CFRA published a resource guide for decommissioning solar energy systems. The organization offered six recommendations to counties:

  1. Require project developers to submit a decommissioning plan that defines the obligations of the project developer to remove the solar array and restore the land when the project is retired.
  2. Require the project developer to notify the county of its intent to stop using the facility once it has been determined the system will be fully retired. This notification should serve as the trigger for decommissioning to begin. Both the manner of notification and the deadline for decommissioning to occur once notification is given should be defined within the original decommissioning plan.
  3. Ensure that decommissioning plans include expected timelines for completion of tasks. 
  4. Include a provision that the project owner is responsible for the costs of decommissioning, ensuring the county and landowners do not bear these costs.
  5. Work with developers to ensure decommissioning cost estimates are made by a third-party professional who can provide a location and project-specific cost estimate, and plan for these cost estimates to be reviewed every 5 to 10 years to accommodate changes.
  6. Encourage recycling or repurposing of solar components rather than disposal in landfills.

The vast majority of solar farms in the U.S. are more than a decade away from their decommissioning dates, so associated costs remain estimates at best. 

The New York State Energy Research and Development Authority (NYSERDA) estimates decommissioning costs of around $30,000 per megawatt in present-day costs.
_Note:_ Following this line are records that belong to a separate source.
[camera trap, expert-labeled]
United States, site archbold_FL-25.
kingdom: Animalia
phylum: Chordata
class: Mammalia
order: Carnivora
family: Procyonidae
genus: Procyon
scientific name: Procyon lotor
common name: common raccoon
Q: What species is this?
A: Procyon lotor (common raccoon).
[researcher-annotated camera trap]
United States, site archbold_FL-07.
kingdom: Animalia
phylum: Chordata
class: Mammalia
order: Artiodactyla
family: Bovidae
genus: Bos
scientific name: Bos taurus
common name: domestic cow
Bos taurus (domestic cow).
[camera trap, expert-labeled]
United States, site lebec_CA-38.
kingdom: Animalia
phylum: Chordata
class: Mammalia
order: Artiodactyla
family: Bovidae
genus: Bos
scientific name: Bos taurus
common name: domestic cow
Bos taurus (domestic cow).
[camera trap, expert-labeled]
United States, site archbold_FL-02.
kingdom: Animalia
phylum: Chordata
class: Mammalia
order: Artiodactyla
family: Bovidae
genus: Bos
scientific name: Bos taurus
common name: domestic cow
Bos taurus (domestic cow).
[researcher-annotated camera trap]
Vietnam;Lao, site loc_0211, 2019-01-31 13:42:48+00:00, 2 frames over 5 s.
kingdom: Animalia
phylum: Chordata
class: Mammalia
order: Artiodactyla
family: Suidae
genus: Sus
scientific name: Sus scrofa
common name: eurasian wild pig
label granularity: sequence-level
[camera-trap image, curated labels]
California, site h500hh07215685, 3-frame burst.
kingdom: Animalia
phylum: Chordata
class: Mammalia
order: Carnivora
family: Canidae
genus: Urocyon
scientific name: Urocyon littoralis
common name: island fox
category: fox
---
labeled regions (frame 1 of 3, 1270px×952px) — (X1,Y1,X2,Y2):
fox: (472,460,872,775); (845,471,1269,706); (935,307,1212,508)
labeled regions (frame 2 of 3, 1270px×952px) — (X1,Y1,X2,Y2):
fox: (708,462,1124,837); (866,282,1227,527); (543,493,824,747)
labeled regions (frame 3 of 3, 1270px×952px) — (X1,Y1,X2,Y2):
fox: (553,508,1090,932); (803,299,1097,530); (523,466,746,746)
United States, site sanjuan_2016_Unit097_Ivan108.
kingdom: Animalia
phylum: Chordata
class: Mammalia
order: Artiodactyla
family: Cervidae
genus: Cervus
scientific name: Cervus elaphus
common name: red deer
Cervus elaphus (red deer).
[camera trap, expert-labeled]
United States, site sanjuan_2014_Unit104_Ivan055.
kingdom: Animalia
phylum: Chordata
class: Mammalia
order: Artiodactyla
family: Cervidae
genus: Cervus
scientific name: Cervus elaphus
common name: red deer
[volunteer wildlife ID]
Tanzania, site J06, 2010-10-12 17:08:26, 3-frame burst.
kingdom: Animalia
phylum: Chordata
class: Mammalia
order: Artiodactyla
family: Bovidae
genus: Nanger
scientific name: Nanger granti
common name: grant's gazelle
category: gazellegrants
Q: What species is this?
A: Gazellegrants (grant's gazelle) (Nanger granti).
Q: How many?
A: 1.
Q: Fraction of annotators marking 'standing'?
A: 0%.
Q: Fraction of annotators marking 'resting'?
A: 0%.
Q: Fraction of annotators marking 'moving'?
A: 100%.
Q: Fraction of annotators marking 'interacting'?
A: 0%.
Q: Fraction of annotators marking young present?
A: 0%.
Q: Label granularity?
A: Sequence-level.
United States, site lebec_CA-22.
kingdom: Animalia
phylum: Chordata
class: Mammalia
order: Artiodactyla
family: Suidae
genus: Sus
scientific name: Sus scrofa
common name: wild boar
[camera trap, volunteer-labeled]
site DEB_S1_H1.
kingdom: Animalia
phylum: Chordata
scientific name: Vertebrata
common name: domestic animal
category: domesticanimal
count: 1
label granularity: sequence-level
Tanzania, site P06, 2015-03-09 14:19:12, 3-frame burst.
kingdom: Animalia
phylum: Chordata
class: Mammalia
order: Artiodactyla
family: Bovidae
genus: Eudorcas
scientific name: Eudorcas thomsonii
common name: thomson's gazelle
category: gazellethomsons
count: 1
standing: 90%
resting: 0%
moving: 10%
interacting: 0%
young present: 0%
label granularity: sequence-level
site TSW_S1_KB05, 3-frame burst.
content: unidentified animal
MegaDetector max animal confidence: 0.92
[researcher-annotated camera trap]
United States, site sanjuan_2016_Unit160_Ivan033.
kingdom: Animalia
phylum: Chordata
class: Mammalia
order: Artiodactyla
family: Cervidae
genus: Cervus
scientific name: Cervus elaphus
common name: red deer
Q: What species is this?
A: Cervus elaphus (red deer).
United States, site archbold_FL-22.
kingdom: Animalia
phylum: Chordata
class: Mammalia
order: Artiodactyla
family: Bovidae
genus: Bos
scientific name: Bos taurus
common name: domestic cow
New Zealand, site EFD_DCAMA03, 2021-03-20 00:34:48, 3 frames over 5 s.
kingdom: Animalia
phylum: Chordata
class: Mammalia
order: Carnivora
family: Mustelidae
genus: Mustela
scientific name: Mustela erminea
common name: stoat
Costs will vary depending on the decommissioning strategy.

The decommissioning of a 2 MW solar system, for example, cost a total of $60,200, according to NYSERDA, and is broken down in the chart. 

Source: Center for Rural Affairs/NYSERDA

States looking to require decommissioning plans from developers can use financial mechanisms to distribute associated costs over the life of the project, instead of during development. 

CFRA noted that a Nebraska statute, for example, requires suppliers to post a security bond or other instrument within 10 years of a commercial operation securing the costs of decommissioning the facility.